◆ Exercises to complete:
A. From the mining option agreement, extract the passage from "MINING OPTION AGREEMENT" to "Naples, Florida 34108.".
B. In the mining option agreement, under the laws of which state is Chiqueritos Mining Inc. incorporated?
C. Carry on the mining option agreement from the point where it stops.

◆ Extract provided:
--- Begin ---
MINING OPTION AGREEMENT OF CHIQUERITOS, MEXICO
THIS AGREEMENT dated for reference the 12th
day of March, 2005
AMONG:
Chiqueritos, Mining
Inc.a company duly incorporated pursuant
to the laws of the
State of Wyoming,
and having a mailing
address of 612 110th Ave North, Naples, Florida 34108.
(hereinafter referred to as "CMI")
OF THE FIRST PART
AND:
Minera Holmex S.A. de C.V., a company duly incorporated
pursuant to the laws of the State of
Sinaloa, Republic of Mexico, and having office at Ave. Hidalgo
373 Oriente #4-1, Colonia
Central, Culiacan, Sinoloa, CP 8000, Mexico.
(hereinafter referred to as "Minera Holmex")
AND:
International American
Resources Inc., a company incorporated
in Colorado
having its address at 6373 S. Yates Court,
Littleton, Colorado 80123.
OF THE SECOND PART
WHEREAS:
(A) The
Optionees hold a valid
agreement to acquire a one hundred percent
(100%) undivided
interest in the
Chiqueritos gold project situated in
the Tamazula District
near the village of
Chiqueritos,
Mexico. The
Optionees' respective
legal description and location of these
mining
claims
(hereinafter
referred to
as the "Property") are more
particularly described in Exhibit "A" attached hereto; and,
(The Optionees have agreed to grant to CMI an
exclusive option to
acquire all
of the
Optionees'
right, title and interest in and to the Property,
subject to
the terms and conditions hereafter set out;
NOW THEREFORE, THIS AGREEMENT WITNESSES that for and in
consideration of such
good and valuable consideration now paid by CMI to
the Optionees, the
receipt
and sufficiency whereof is hereby acknowledged by the Optionees,
the parties
agree as follows:
ARTICLE 1 - INTERPRETATION
1.1
Interpretation
In this Agreement, unless otherwise
provided:
(a) "Business
Day" means a day, other than a Saturday or a Sunday, on which
the main branch of the US Bank in Denver, Colorado is open to the
public for the transaction of business;
(b)
"Option" means the option to acquire all right, title and interest
of
the Optionees in and to the
Property as provided in ARTICLE 3; and,
(c) "Property"
means the mining claims described in Exhibit "A" hereto, and
shall include any
renewal thereof and
any other form of
successor or
substitute title therefor and shall also include all data,
reports and
geological information in the possession of the Optionees; and,
(d)
"Royalty Interest" means payments to be made to Sr. Modesto
Rivas
Beltran as described in ARTICLE 3
and
Exhibit B attached hereto
1.2
Currency
All dollar amounts expressed herein shall be currency of the
United States of
America.
--- End ---
◆ Listed entries:
--- Begin ---
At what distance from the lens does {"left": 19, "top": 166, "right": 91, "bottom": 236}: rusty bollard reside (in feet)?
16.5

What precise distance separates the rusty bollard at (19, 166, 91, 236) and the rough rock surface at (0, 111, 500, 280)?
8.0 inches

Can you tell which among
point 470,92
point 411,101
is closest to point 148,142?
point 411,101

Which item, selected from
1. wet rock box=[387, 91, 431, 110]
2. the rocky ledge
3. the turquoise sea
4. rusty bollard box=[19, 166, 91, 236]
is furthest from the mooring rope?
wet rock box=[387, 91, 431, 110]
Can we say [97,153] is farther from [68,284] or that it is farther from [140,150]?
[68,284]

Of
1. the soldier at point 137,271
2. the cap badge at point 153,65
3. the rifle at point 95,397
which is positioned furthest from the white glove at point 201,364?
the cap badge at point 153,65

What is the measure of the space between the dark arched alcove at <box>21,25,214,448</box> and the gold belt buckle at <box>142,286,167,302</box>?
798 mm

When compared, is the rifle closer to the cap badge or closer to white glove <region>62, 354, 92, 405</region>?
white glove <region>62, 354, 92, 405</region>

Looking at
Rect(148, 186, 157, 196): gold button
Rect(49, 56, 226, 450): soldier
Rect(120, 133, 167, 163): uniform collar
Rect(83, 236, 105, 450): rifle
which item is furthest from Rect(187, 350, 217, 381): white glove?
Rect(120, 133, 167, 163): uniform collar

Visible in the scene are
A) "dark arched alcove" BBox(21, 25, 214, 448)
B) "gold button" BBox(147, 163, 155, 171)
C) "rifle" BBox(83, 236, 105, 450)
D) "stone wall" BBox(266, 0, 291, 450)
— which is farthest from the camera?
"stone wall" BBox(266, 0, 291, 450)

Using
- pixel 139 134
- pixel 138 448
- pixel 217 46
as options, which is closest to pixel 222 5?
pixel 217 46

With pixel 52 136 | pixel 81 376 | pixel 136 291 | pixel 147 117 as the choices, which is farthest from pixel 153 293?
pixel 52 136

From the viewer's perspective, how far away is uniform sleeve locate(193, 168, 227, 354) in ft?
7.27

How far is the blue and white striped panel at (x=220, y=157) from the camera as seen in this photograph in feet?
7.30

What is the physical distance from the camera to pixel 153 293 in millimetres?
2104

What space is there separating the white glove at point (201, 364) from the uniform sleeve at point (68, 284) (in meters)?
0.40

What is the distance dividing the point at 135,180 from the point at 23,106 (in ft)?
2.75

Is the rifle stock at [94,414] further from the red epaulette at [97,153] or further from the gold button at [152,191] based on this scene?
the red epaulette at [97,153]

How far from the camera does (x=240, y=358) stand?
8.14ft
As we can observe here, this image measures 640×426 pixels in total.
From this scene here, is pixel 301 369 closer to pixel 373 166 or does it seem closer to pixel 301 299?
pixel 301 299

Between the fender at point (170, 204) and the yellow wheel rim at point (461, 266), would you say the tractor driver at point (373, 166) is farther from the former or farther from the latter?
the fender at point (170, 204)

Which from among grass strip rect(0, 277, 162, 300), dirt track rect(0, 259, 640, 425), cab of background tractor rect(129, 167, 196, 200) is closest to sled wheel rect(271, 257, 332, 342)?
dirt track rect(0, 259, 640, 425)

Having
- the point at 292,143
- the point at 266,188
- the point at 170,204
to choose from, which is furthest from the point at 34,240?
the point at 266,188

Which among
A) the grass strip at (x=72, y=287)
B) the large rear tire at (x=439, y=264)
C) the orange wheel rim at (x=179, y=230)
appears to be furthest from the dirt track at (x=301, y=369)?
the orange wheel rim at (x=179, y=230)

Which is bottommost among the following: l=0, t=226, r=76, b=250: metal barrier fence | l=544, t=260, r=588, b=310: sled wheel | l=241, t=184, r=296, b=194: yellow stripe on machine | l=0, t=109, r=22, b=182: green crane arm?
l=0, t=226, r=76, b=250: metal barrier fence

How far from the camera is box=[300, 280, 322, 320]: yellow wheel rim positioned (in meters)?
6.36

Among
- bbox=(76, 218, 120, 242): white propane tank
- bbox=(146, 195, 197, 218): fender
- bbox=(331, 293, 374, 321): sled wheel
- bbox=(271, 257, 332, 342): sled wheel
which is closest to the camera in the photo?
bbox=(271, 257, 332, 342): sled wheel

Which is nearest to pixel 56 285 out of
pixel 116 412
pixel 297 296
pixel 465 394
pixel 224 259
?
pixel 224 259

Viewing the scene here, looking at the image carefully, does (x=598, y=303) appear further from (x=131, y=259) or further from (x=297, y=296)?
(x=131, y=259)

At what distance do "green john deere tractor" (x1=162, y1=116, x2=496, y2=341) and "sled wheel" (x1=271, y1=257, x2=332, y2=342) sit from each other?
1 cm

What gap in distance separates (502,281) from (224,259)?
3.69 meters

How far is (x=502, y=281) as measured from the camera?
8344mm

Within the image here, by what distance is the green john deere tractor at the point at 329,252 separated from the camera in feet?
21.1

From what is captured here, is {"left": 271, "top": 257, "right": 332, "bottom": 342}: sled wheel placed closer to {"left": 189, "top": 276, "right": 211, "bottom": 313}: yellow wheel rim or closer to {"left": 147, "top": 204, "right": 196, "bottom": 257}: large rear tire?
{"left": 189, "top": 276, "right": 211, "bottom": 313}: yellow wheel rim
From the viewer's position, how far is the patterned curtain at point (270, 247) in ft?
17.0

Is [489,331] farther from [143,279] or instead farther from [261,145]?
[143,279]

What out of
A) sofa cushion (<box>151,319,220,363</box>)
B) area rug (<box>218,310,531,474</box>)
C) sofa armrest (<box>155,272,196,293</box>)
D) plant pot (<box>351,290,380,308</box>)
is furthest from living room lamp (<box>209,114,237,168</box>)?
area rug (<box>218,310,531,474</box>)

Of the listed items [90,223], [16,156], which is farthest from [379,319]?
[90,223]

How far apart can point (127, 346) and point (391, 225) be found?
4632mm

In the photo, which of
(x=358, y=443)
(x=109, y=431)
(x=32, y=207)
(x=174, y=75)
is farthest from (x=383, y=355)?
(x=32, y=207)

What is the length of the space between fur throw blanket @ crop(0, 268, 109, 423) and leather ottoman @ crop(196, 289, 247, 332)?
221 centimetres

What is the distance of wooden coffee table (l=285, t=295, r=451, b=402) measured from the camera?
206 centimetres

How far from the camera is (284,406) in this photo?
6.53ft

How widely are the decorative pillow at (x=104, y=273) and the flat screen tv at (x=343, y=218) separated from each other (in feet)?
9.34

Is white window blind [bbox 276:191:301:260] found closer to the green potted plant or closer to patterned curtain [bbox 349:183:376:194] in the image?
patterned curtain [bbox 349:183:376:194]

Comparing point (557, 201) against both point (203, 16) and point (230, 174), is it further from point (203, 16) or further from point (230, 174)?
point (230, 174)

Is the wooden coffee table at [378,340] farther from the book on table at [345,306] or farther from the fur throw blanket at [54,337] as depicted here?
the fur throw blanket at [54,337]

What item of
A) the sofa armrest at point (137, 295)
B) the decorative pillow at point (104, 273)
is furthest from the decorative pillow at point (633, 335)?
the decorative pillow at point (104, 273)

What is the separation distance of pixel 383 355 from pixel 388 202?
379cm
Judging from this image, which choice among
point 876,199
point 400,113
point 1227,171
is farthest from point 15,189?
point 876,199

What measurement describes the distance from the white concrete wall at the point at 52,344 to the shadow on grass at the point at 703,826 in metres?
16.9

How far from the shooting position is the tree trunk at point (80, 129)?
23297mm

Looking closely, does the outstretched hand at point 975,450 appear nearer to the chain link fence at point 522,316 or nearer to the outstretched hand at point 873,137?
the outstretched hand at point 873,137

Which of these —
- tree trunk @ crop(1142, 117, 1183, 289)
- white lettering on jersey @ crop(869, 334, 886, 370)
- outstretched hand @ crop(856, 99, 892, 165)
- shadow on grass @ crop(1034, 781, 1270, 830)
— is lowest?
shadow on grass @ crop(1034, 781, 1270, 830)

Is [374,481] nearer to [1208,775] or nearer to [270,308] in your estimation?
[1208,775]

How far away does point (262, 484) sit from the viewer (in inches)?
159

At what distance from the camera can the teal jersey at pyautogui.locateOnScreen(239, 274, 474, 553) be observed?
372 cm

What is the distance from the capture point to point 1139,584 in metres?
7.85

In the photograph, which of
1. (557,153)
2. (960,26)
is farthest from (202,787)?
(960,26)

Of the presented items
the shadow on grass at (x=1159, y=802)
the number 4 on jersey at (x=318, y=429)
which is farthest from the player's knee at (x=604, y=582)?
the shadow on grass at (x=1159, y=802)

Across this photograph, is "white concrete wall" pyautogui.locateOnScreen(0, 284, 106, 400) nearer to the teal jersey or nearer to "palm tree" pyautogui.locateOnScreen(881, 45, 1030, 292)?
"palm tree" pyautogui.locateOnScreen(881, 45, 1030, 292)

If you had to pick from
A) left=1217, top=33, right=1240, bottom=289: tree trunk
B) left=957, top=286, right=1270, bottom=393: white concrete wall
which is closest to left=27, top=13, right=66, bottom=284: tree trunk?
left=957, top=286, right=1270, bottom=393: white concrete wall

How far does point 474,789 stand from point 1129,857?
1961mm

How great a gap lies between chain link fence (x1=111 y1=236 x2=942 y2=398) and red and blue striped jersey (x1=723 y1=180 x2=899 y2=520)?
--- End ---
◆ Set of answers:
A.
MINING OPTION AGREEMENT OF CHIQUERITOS, MEXICO
THIS AGREEMENT dated for reference the 12th
day of March, 2005
AMONG:
Chiqueritos, Mining
Inc.a company duly incorporated pursuant
to the laws of the
State of Wyoming,
and having a mailing
address of 612 110th Ave North, Naples, Florida 34108.

B. Wyoming

C.
1.3
Schedules
Exhibit
Description
A Description
of Property (plus claim location map) B 3% Net
Smelter Returns Royalty.
ARTICLE 2 -
REPRESENTATIONS AND
WARRANTIES
2.1 Mutual
Representations and Warranties
Each of CMI and Optionees represents and warrants to one another and
the other
parties hereto that:
(a) it is a
body corporate duly incorporated or continued, organized and
validly subsisting under the laws
of its incorporating or continued jurisdiction; and,
(b) it has
full power and authority to carry on its business and to enter
into this Agreement and any
agreement or instrument referred to or contemplated by this
Agreement;
and,
(c) all
corporate authorizations have been obtained for the execution
of
this Agreement and for the
performance of its obligations hereunder; and,
(d) no
proceedings are pending for and it is unaware of any basis
for the institution of any
proceedings leading to its dissolution or winding-up.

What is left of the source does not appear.